Last week I wrote about a great example of customer service. Free pizza was involved. So, yum.
A friend who happens to own a business wrote to me about that post. He cautioned me about equating a shareworthy customer experience with giving something away for free, an action not always compatible with good business. He encouraged me and our team to tell stories that don’t give away something for free.
Good idea. Then this happened.
Last week, I had the opportunity to tour a housing complex in a city to which my husband and I will be relocating in the spring. The listing agent provided great customer service. There was no free pizza. But as I unpacked that experience, I found a few behaviors common to Shareworthy Service that don’t cost anything more than time and effort.
- Appear unhurried. The listing agent had a desk full of work and a lobby bustling with residents, but she gave us her time without giving the impression she had somewhere else to be.
- Remember names. This listing agent had given my husband a tour the week before. She remembered his name and his situation. That gave us confidence that we were more than just a potential sale (even if in reality, that’s exactly what we were!).
- Listen well. As we expressed some concerns, the listing agent picked up on the questions we were really asking. We asked “Is this primarily student housing?” She sensed we were really asking “Are we too old to live here?” And when she mentioned her 91 year old resident, she put our minds at ease!
- Limit interruptions. Though the phone was ringing and people were walking by asking questions, we remained the focus of her attention.

Excerpted data ▸

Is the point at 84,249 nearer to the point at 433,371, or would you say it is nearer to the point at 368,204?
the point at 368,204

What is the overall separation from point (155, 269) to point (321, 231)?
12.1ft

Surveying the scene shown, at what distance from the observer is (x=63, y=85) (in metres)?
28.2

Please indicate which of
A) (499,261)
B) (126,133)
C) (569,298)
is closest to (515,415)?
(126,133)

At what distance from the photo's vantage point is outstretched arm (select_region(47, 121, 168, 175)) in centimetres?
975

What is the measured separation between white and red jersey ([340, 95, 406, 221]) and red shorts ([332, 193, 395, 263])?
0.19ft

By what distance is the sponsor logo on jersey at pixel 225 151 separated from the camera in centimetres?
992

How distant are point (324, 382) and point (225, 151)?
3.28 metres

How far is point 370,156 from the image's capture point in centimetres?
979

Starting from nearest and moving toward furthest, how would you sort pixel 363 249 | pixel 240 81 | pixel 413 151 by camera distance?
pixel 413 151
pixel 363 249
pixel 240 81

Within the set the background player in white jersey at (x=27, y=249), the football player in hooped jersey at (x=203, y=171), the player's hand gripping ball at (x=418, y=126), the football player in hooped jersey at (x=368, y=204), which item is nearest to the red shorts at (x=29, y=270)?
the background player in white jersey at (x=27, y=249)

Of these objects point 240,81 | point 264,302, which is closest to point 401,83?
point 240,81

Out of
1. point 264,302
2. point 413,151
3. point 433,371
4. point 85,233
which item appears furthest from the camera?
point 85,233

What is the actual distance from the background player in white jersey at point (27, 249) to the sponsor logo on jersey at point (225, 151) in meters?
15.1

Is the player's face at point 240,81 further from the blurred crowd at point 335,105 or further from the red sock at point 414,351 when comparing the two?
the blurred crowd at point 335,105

---

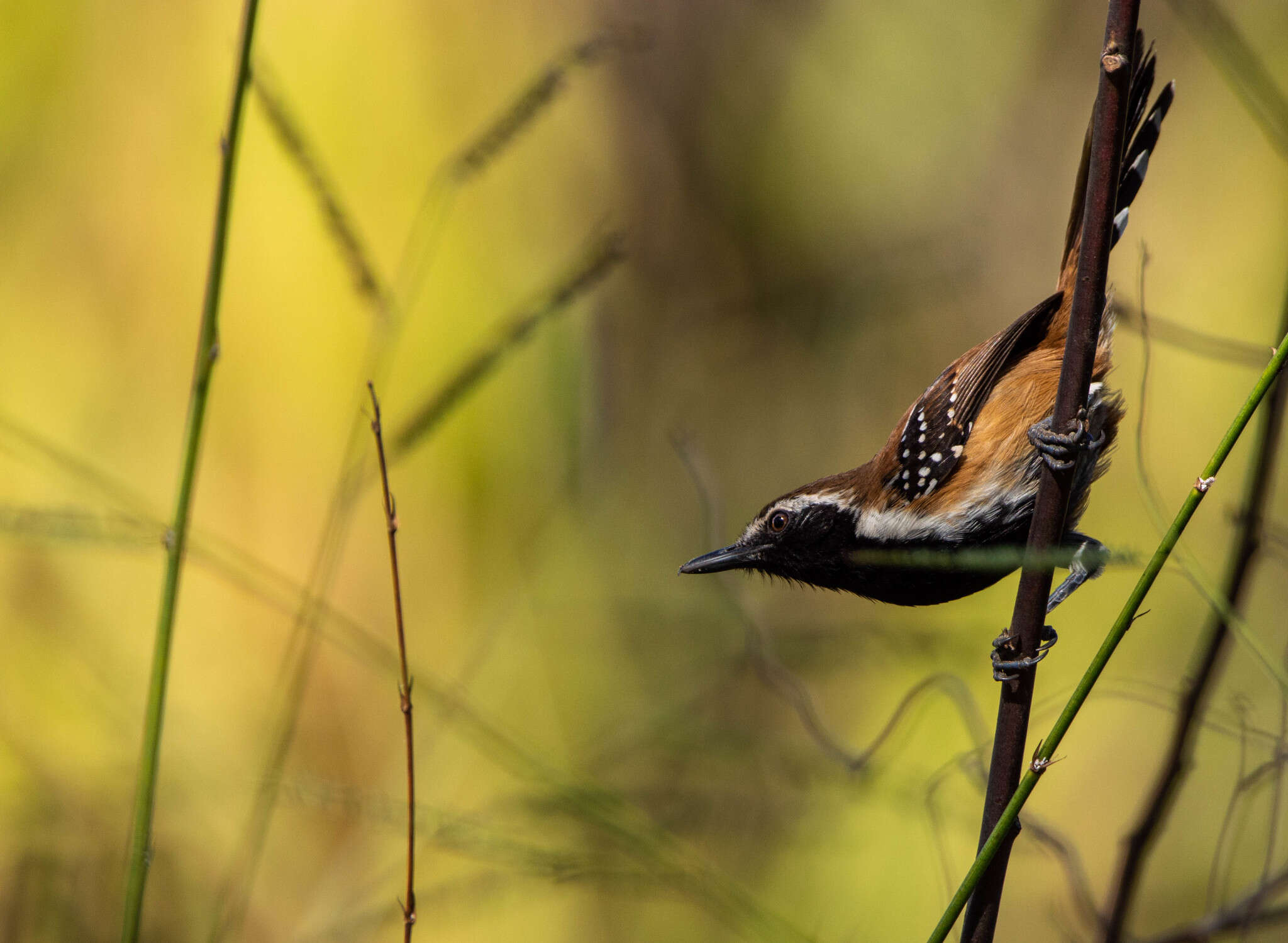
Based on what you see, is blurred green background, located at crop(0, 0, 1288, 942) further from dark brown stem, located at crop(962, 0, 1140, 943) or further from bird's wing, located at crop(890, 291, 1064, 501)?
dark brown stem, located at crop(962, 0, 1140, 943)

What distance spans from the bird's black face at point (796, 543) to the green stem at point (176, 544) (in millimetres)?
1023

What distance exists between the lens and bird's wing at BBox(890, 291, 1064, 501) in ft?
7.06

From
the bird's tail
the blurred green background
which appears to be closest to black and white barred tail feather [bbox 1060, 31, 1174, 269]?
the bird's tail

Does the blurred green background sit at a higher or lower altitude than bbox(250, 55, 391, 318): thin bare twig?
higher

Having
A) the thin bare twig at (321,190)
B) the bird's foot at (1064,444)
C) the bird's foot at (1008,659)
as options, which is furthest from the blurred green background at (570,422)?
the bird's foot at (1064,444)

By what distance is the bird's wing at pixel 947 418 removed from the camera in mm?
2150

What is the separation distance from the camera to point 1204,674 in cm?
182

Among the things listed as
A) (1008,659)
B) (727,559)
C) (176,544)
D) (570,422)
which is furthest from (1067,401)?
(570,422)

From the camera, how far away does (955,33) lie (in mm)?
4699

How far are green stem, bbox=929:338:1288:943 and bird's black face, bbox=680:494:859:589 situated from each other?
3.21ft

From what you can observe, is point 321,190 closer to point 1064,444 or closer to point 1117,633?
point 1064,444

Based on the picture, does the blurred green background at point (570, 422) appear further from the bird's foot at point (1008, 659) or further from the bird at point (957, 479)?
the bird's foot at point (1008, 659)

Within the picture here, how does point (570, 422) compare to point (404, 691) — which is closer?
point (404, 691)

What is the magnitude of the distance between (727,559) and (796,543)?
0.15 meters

Work instructions ▸ Rewrite the passage of the customer service post that begins at the words "Last week, I" and stops after "what we were!).", with "listing agent" changed to "leasing agent" throughout.

Written solution ▸
Last week, I had the opportunity to tour a housing complex in a city to which my husband and I will be relocating in the spring. The leasing agent provided great customer service. There was no free pizza. But as I unpacked that experience, I found a few behaviors common to Shareworthy Service that don’t cost anything more than time and effort.
- Appear unhurried. The leasing agent had a desk full of work and a lobby bustling with residents, but she gave us her time without giving the impression she had somewhere else to be.
- Remember names. This leasing agent had given my husband a tour the week before. She remembered his name and his situation. That gave us confidence that we were more than just a potential sale (even if in reality, that’s exactly what we were!).